Pourtant, il n'avait pas de nom. Pendant des années, il a pensé à tort que la partition était écrite par l'un des cousins de Bach. Puis, en 2012, son collègue Koska a découvert une lettre de candidature de 1727 d'un homme nommé Salomon Günther John, qui cherchait du travail comme organiste d'église à Schleiz, en Thuringe.
Non seulement l'écriture manuscrite correspondait aux documents que Wollny avait collectés, mais la lettre mentionnait également que John avait étudié sous un organiste à Arnstadt - la même ville où Bach a commencé sa carrière en tant que professeur d'orgue. "Soudain, les choses ont commencé à s'emboîter", a déclaré Koska.
Les deux œuvres auraient-elles pu être composées par le jeune étudiant plutôt que par son célèbre professeur ? Les chercheurs ont écarté cette possibilité car il y avait trop de petites erreurs dans la notation, comme des couches d'octave incorrectes.

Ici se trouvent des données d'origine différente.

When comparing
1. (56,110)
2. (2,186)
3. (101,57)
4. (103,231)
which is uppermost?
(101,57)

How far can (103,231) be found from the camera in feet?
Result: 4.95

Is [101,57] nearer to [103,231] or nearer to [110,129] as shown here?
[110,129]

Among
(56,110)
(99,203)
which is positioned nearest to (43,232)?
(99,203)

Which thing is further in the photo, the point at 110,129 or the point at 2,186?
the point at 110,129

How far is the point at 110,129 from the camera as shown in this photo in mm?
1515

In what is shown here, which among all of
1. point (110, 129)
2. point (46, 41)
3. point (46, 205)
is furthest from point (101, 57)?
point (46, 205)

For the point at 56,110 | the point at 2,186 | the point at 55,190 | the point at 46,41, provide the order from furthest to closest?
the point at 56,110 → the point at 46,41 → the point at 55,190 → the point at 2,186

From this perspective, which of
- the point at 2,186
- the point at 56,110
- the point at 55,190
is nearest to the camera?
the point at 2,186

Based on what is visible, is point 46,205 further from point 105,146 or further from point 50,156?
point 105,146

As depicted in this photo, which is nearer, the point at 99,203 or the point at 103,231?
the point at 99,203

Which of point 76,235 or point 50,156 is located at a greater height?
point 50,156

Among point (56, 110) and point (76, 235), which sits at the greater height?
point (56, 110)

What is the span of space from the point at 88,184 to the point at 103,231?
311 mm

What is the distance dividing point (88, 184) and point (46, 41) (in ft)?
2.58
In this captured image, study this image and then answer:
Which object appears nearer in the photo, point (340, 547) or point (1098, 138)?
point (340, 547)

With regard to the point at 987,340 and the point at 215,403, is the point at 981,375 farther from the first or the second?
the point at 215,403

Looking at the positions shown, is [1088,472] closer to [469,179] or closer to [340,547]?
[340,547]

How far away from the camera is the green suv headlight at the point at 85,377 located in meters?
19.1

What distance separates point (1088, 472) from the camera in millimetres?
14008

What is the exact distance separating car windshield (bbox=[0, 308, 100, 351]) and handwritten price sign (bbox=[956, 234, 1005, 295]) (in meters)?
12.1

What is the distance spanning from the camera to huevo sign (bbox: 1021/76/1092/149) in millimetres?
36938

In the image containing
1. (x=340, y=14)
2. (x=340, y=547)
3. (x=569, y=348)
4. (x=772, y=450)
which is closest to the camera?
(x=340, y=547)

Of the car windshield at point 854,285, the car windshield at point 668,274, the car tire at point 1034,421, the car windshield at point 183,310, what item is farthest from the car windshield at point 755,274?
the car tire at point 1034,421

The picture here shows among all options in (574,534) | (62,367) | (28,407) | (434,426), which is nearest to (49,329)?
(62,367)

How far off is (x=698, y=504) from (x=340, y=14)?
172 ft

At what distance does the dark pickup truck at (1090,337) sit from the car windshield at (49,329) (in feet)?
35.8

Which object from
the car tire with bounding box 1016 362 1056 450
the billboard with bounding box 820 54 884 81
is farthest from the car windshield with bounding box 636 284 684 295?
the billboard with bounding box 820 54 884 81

Même ainsi, Wollny n'était pas complètement certain. "Je me suis demandé : Est-ce que je vois Bach dans cette musique seulement parce que je le veux, ou est-ce vraiment lui ? Si un médecin fait une erreur, ce n'est pas si grave. Mais en tant que musicologue, si je fais une erreur, elle pourrait rester dans les livres pendant des centaines d'années." "Cela restera dans les livres des bibliothèques pendant des centaines d'années."
Par hasard, la dernière pièce du puzzle est sortie des archives en 2023. Un document de cour écrit par John en 1716, provenant d'un domaine féodal à Oppurg, en Thuringe, avait été perdu pendant la Seconde Guerre mondiale. Maintenant nettoyé et rendu accessible au public, son écriture manuscrite correspondait avec une certitude absolue aux chaconnes de Bruxelles.
Wollny dit ne pas se souvenir comment il a célébré la percée. "Je ne suis pas du genre à manifester bruyamment ma joie. Je me suis juste assis là avec un sourire et j'ai tourné les pages avec contentement", a-t-il déclaré.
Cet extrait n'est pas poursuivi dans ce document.